**Task objective:** Rewrite the records from the line with "From the objects listed as" through the end of the records, replacing "transmission tower" with "power pylon" and leaving everything else unchanged.

**Material for this exercise:**
§ §
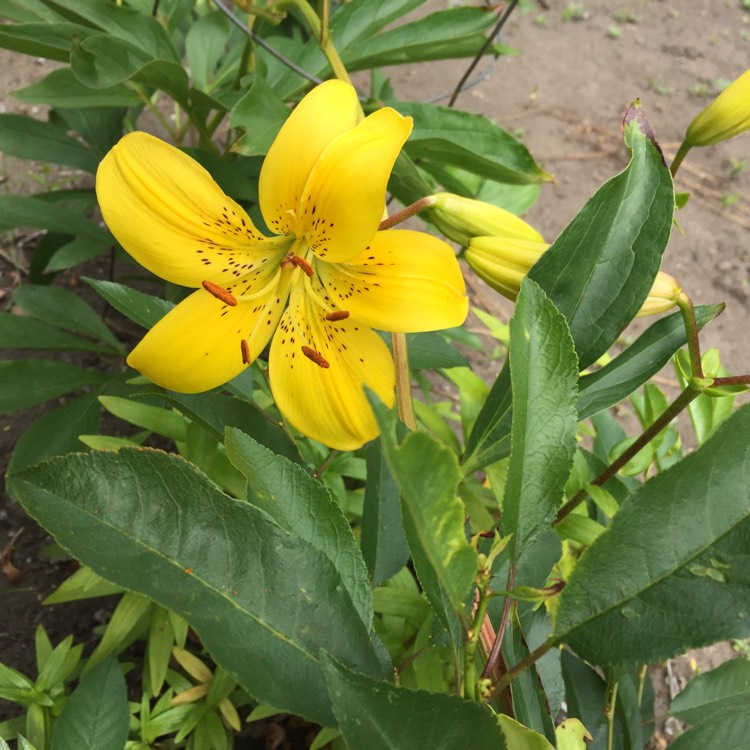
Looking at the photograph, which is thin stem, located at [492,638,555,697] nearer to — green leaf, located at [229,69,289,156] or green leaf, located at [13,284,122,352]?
green leaf, located at [229,69,289,156]

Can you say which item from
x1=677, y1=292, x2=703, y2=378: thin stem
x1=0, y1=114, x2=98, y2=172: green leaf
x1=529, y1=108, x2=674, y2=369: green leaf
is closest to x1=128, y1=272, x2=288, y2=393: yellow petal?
x1=529, y1=108, x2=674, y2=369: green leaf

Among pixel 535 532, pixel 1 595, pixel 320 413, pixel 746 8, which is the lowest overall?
pixel 1 595

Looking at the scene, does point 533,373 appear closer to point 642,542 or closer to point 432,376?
point 642,542

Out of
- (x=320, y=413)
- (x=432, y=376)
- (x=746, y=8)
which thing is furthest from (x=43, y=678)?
(x=746, y=8)

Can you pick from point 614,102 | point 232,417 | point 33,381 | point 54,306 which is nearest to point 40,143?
point 54,306

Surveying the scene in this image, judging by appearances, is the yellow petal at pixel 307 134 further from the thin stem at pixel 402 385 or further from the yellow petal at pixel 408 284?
the thin stem at pixel 402 385
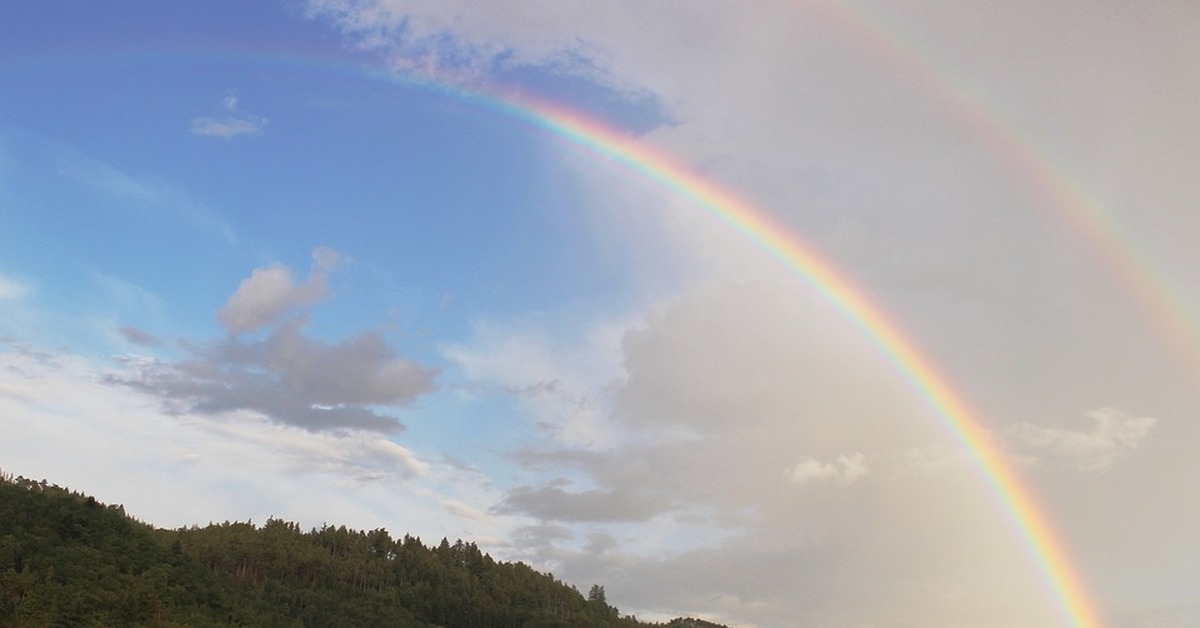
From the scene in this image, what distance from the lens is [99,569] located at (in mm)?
150625

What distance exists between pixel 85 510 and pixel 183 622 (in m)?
34.3

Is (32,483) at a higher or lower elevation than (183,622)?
higher

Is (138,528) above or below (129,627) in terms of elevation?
above

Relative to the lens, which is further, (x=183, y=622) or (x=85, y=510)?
(x=85, y=510)

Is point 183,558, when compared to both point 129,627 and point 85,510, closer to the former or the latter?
point 85,510

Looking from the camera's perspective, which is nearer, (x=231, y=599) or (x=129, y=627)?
(x=129, y=627)

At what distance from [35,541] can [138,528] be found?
32038 mm

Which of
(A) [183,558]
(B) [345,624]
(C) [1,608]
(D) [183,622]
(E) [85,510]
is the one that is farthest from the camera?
(B) [345,624]

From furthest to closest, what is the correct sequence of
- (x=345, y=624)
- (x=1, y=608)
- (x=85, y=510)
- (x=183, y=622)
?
1. (x=345, y=624)
2. (x=85, y=510)
3. (x=183, y=622)
4. (x=1, y=608)

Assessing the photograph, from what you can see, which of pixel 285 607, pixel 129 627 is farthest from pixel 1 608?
pixel 285 607

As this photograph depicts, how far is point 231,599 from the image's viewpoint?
170 m

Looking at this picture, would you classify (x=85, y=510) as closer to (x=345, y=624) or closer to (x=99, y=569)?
(x=99, y=569)

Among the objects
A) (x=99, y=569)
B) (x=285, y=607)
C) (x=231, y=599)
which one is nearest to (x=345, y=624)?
(x=285, y=607)

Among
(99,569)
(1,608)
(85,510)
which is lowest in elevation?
(1,608)
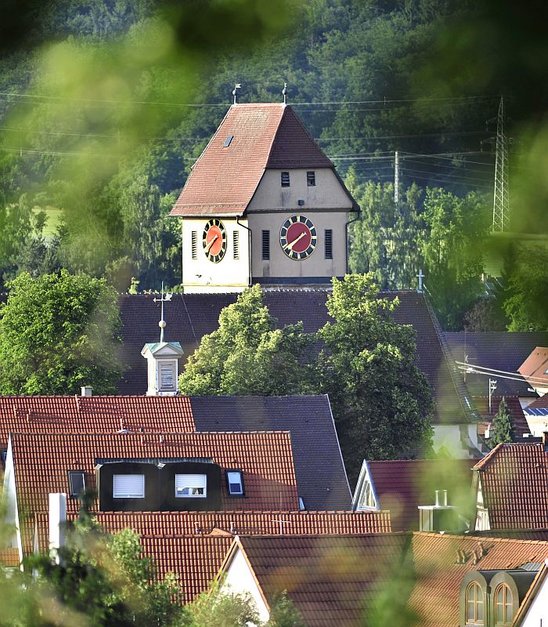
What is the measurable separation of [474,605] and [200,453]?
14742mm

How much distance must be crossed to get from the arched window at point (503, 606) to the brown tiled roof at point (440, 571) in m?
0.19

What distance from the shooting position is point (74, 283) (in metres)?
31.6

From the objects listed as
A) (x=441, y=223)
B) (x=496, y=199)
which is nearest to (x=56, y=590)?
(x=441, y=223)

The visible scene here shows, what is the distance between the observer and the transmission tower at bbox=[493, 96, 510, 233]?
1.89 metres

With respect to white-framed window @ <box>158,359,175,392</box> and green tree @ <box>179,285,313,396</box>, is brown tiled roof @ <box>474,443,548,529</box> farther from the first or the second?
§ §
**Task response:**
From the objects listed as
A) (x=441, y=223)
B) (x=496, y=199)
which is nearest to (x=56, y=590)?
(x=441, y=223)

The visible scene here shows, what is the distance between the observer and the power pylon at bbox=[493, 96, 510, 233]?
1.89 metres

With respect to white-framed window @ <box>158,359,175,392</box> and green tree @ <box>179,285,313,396</box>, is brown tiled roof @ <box>474,443,548,529</box> farther from the first or the second?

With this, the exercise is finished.